## Problem requirements:
Output the passage of the court opinion on water fluoridation starting with "Appeal from Charleston" and going on through "order. We affirm.", reproduced verbatim.

## Text block:
====================

Appeal from Charleston County, Louis E. Condon, Master In Equity
COUNSEL: G. Dan Bowling, Charleston, for appellants.
Lucas C. Padgett, Jr. and
Michael A. Scardato, Morris, Duffy and Boone, Charleston,
JUDGES: Gardner, Judge. Cureton and Goolsby, JJ., concur.
OPINION: [*11] [**371] The Charleston Committee for Safe Water (the Committee) filed this suit to enjoin as a nuisance the proposed fluoridation of the water supply of the City of Charleston. The case was referred to a master who refused to issue an injunction. By consent of the parties, this is a direct appeal from the master's order. We affirm.
The sole issue on appeal is whether the findings of the master are supported by the record. No issue of law is involved.
To enjoin an anticipated nuisance, it must appear that a nuisance will inevitably result from the act or thing sought to be enjoined. Strong v. Winn-Dixie Stores, Inc., 240 S.C. 244, 125 S.E. (2d) 628 (1962). The inevitability required by this rule is the crux of this case.
The appealed order, with reference [***2] to the credibility of the witnesses, noted that the witnesses who appeared for the Committee were ardent antifluoridationists, whose views, though sincerely held, were inconsonant with the medical and scientific opinion of the great majority of medical and scientific experts in this country. As an example, the Committee contends that fluoride added to water acts as a carcinogen [**372] (a cancer inducing agent). Dr. Yiamouyiannis, a witness for the Committee, testified that fluoride was a carcinogen; however, the testimony of respected scientists from the Center of Disease Control in Atlanta, Georgia, and the Laboratory of Developmental Biology and Anomalis at the National Institute of Dental Research contradicted this testimony. Additionally, documentary evidence was introduced which indicated that the National Cancer Institute saw no danger from water fluoridation.
The record of this case is voluminous. This court has examined it thoroughly and held the master's order is fully supported by the record and correct in every respect. The burden of proof required by Strong v. Winn-Dixie Stores, Inc., supra, [***3] was not met by the Committee. The order of the master is affirmed.

====================

## Record excerpts:
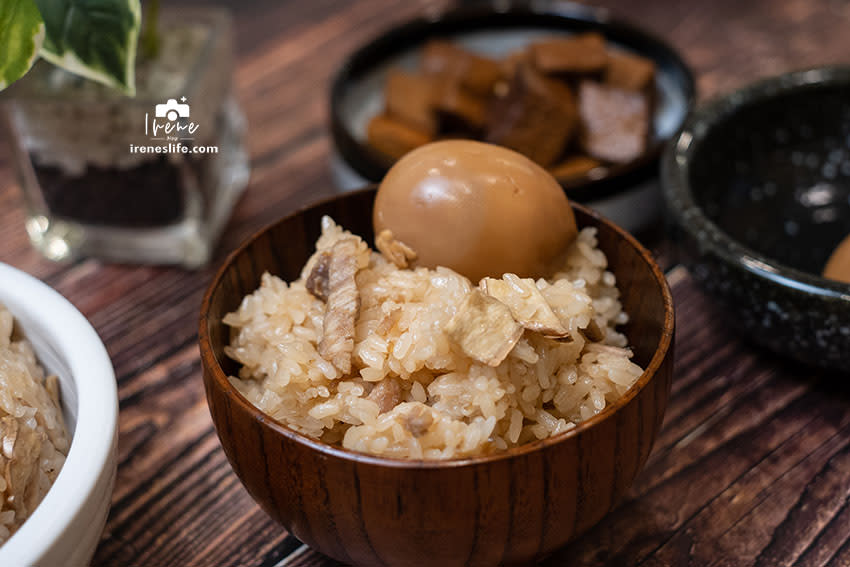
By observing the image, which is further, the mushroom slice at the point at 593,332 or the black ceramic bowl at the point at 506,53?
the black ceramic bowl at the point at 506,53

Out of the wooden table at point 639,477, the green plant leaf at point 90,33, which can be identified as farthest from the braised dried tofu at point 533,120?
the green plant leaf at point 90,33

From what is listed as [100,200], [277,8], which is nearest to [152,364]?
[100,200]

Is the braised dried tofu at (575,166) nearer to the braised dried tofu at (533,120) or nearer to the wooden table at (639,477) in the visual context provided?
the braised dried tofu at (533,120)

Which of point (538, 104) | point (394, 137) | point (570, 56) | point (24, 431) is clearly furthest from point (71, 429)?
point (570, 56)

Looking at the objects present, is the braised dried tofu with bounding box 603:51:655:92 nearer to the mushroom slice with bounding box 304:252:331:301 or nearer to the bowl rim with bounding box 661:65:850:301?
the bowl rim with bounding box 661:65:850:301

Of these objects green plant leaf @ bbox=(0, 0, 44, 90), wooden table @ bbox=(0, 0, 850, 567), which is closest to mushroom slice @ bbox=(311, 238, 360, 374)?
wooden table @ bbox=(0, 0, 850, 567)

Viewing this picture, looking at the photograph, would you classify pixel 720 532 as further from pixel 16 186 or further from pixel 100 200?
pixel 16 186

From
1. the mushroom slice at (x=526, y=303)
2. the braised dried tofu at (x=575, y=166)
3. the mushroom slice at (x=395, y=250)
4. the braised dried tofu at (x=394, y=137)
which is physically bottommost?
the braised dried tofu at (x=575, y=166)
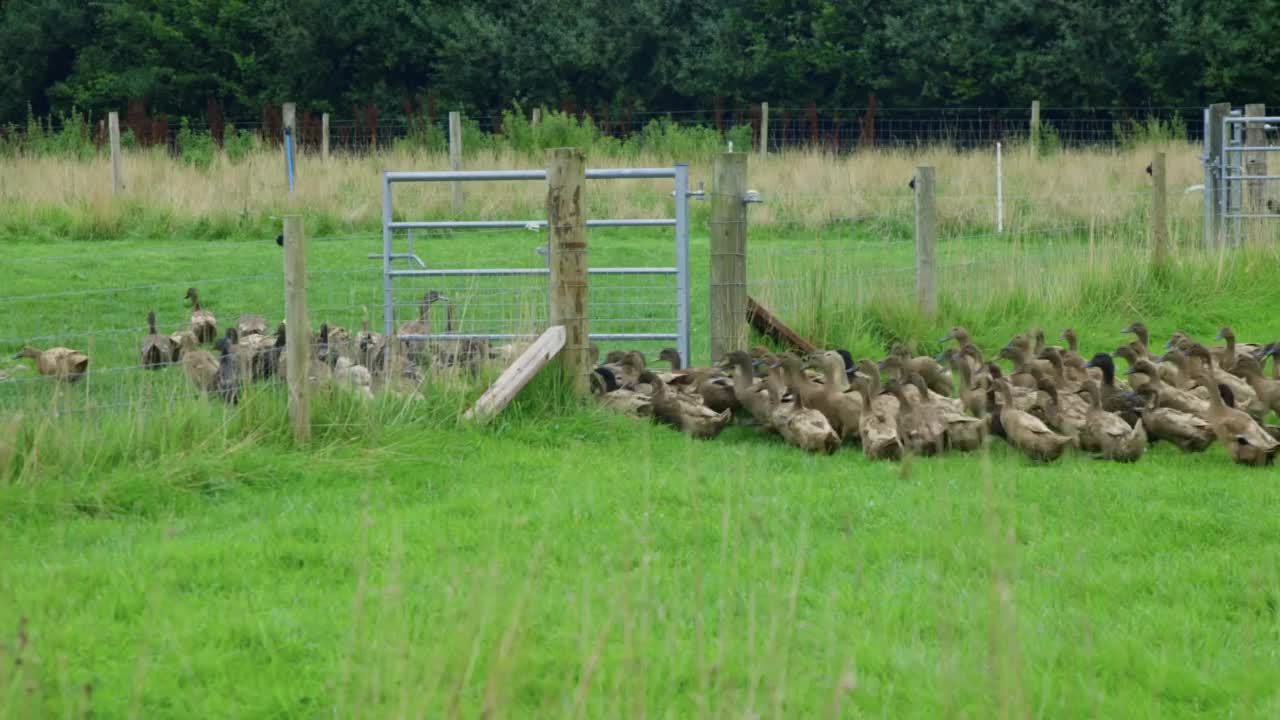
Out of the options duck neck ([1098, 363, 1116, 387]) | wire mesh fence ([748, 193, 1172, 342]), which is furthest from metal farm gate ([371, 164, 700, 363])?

====================

## Exercise response:
Appeal from Charleston County, Louis E. Condon, Master In Equity
COUNSEL: G. Dan Bowling, Charleston, for appellants.
Lucas C. Padgett, Jr. and
Michael A. Scardato, Morris, Duffy and Boone, Charleston,
JUDGES: Gardner, Judge. Cureton and Goolsby, JJ., concur.
OPINION: [*11] [**371] The Charleston Committee for Safe Water (the Committee) filed this suit to enjoin as a nuisance the proposed fluoridation of the water supply of the City of Charleston. The case was referred to a master who refused to issue an injunction. By consent of the parties, this is a direct appeal from the master's order. We affirm.